= What the exercise asks =
Identify each of the lines below that contains the string "closer", treating uppercase and lowercase as distinct, and copy those lines.

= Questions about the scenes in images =

--*--

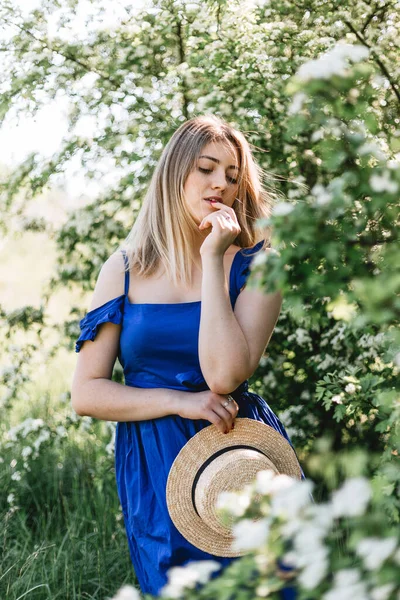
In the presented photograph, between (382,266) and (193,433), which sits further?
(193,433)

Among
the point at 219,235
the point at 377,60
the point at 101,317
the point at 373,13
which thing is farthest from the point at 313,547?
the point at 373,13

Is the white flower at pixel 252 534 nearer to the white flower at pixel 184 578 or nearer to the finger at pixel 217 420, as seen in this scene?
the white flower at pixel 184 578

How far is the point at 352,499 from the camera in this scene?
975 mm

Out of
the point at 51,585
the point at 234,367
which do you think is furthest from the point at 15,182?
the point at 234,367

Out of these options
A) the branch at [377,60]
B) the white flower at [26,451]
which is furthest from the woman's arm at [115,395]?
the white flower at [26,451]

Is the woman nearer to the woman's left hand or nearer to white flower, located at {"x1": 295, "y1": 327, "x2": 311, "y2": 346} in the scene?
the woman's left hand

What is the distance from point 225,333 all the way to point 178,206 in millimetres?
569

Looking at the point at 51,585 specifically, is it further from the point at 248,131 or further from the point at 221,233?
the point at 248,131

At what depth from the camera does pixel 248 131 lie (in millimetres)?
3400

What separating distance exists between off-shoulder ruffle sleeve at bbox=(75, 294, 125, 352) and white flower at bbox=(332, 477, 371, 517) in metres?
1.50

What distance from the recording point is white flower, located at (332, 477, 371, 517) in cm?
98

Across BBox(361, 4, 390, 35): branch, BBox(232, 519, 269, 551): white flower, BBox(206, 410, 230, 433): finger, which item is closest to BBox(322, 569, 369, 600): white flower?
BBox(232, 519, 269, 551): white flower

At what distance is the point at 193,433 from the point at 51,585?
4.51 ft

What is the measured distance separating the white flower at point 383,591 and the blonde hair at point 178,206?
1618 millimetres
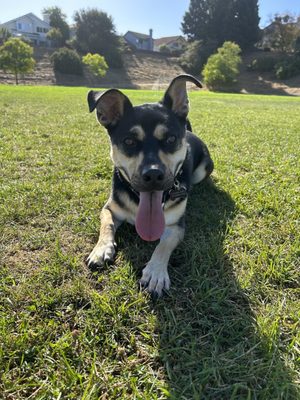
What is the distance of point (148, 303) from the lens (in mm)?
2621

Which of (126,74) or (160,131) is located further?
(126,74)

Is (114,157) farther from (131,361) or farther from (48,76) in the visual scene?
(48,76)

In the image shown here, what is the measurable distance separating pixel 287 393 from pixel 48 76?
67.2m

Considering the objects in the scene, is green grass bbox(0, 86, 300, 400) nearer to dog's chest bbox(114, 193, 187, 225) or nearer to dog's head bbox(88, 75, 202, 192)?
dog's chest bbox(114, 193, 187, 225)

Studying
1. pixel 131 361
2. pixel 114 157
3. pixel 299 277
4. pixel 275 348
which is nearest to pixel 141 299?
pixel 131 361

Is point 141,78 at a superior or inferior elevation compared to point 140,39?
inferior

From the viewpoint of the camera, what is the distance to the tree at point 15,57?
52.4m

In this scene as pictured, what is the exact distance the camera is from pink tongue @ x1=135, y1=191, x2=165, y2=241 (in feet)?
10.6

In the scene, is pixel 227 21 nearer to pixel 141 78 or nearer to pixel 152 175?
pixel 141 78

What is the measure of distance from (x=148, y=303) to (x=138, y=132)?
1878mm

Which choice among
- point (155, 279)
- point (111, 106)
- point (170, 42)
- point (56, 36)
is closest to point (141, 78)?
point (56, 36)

--*--

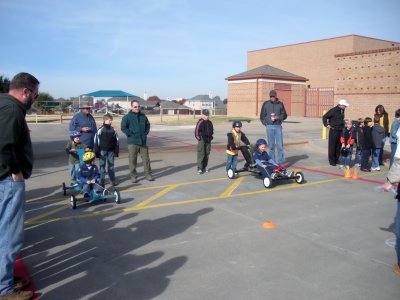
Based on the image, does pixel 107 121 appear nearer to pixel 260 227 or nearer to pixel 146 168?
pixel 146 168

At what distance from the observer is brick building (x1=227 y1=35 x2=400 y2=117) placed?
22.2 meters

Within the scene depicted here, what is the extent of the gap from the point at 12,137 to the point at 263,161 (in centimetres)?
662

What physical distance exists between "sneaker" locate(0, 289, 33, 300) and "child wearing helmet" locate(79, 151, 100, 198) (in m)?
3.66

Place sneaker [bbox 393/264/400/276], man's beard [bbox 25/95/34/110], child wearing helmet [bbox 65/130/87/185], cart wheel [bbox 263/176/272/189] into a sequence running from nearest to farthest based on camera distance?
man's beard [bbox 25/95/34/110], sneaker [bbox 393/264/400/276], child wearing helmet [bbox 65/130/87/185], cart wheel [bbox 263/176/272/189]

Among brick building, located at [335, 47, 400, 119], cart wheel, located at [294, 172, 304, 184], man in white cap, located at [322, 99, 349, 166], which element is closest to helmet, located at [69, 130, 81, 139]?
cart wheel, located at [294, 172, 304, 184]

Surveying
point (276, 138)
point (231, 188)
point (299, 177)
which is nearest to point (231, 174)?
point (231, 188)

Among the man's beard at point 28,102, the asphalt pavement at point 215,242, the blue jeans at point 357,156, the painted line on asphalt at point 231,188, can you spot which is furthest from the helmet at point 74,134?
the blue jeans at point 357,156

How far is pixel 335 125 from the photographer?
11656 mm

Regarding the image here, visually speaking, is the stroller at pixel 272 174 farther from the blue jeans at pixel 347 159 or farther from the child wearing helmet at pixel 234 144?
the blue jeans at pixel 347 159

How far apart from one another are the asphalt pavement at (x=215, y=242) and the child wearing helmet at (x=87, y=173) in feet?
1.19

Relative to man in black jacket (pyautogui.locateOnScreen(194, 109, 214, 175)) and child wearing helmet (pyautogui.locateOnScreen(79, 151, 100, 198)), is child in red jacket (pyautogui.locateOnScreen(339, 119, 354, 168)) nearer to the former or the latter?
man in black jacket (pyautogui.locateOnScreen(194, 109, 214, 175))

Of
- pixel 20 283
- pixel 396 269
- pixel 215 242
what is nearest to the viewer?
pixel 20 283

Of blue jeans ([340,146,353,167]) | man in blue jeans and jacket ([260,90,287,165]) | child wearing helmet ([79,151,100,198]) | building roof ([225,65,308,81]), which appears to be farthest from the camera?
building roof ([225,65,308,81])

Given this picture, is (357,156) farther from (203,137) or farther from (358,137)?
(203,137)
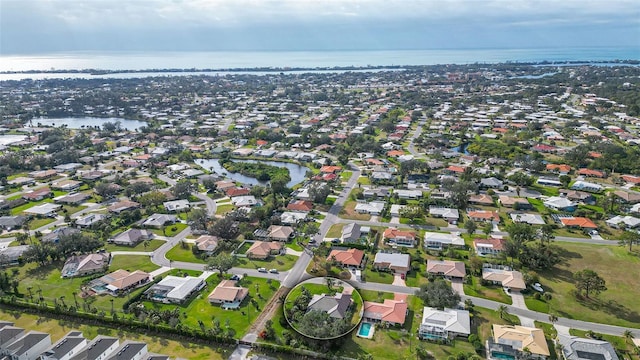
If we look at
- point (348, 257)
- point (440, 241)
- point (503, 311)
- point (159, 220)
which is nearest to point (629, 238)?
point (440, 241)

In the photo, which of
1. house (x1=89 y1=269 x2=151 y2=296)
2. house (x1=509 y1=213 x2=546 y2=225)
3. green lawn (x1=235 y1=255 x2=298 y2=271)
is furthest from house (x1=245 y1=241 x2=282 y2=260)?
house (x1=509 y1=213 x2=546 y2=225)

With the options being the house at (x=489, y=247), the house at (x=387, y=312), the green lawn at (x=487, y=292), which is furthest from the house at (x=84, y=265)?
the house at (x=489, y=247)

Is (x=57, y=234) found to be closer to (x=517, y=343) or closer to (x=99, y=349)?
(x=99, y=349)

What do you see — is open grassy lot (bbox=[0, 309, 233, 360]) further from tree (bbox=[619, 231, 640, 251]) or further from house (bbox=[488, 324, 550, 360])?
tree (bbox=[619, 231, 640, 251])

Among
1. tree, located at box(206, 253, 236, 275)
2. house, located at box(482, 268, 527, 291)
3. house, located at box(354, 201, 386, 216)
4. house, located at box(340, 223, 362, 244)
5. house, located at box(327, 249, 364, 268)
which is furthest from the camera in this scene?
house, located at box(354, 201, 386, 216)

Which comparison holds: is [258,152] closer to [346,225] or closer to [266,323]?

--*--

= Expected output =
Is (x=57, y=234) found to be closer to (x=517, y=343) or closer to (x=99, y=349)?
Which comparison holds: is [258,152] closer to [346,225] or closer to [266,323]?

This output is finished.